### [WHAT IS BEING ASKED]
From the stereo vision thread below, set down word for word the passage starting at "I have a vehicle" and ending at "each camera separately.".
---------- DOCUMENT PASSAGE
3D stereo, bad 3D coordinates

3D stereo, bad 3D coordinates - opencv

I'm using stereo vision to obtain 3D reconstruction. I'm using opencv library.
I've implemented my code this way:
1) Stereo Calibration
2) undistort and Rectification of image pair
3) disparity map - using SGBM
4) 3D coordinates calculating depht map - unsing reprojectImageTo3D();
Results:
-Good disparity map, and good 3D reconstruction
-Bad 3D coordinates values, the distances don't corresponde to the reality.
The 3D distances, the distante between camera and object, have 10 mm error and increse with distance. I,ve used various baselines and i get always error.
When i compare the extrinsic parameter, vector T, output of "stereoRectify" the baseline match.
So i dont know where the problem is.
Can someone help me please, thanks in advance
CAlibration:
http://textuploader.com/ocxl
http://textuploader.com/ocxm

Ten mm error can be reasonable for stereo vision solutions, all depending of course on the sensor sensitivity, resolution, baseline and the distance to the object.
The increasing error with respect to the object's distance is also typical to the problem - the stereo correspondence essentially performs triangulation between the two video sensors to the object, and the larger the distance is the derivative of the angle between the video sensors to the object translates to larger distance on the depth axis, which means larger error. Good example is when the angle between the video sensors to the object is almost right, which means that any small positive error in estimating it will throw the estimated depth to infinity.
The architecture you selected looks good. You can try increasing the sensors resolution, or maybe dig in to the calibration process which has a lot of room for tuning in the openCV library - making sure only images taken with the chessboard being static are selected, choose higher variety of the different poses of the chessboard, adding images until the registration between the two images drops below the maximal error you can allow, etc.

Related

Difference between stereo camera calibration vs two single camera calibrations using OpenCV

I have a vehicle with two cameras, left and right. Is there a difference between me calibrating each camera separately vs me performing "stereo calibration" ? I am asking because I noticed in the OpenCV documentation that there is a stereoCalibrate function, and also a stereo calibration tool for MATLAB. If I do separate camera calibration on each and then perform a depth calculation using the undistorted images of each camera, will the results be the same ?
I am not sure what the difference is between the two methods. I performed normal camera calibration for each camera separately.

For intrinsics, it doesn't matter. The added information ("pair of cameras") might make the calibration a little better though.
Stereo calibration gives you the extrinsics, i.e. transformation matrices between cameras. That's for... stereo vision. If you don't perform stereo calibration, you would lack the extrinsics, and then you can't do any depth estimation at all, because that requires the extrinsics.
--------------------
---------- DATASET EXCERPT
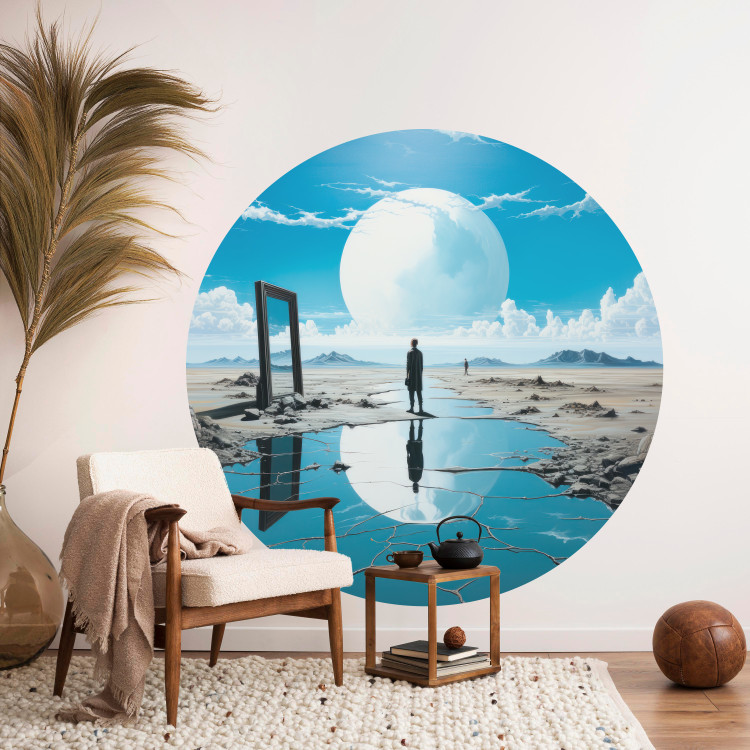 Round wallpaper Mirror Impressions - A Lone Figure Reflected in the Water Mirror 151668 additionalImage 2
--------------------
### [SOLUTION BELOW]
I have a vehicle with two cameras, left and right. Is there a difference between me calibrating each camera separately vs me performing "stereo calibration" ? I am asking because I noticed in the OpenCV documentation that there is a stereoCalibrate function, and also a stereo calibration tool for MATLAB. If I do separate camera calibration on each and then perform a depth calculation using the undistorted images of each camera, will the results be the same ?
I am not sure what the difference is between the two methods. I performed normal camera calibration for each camera separately.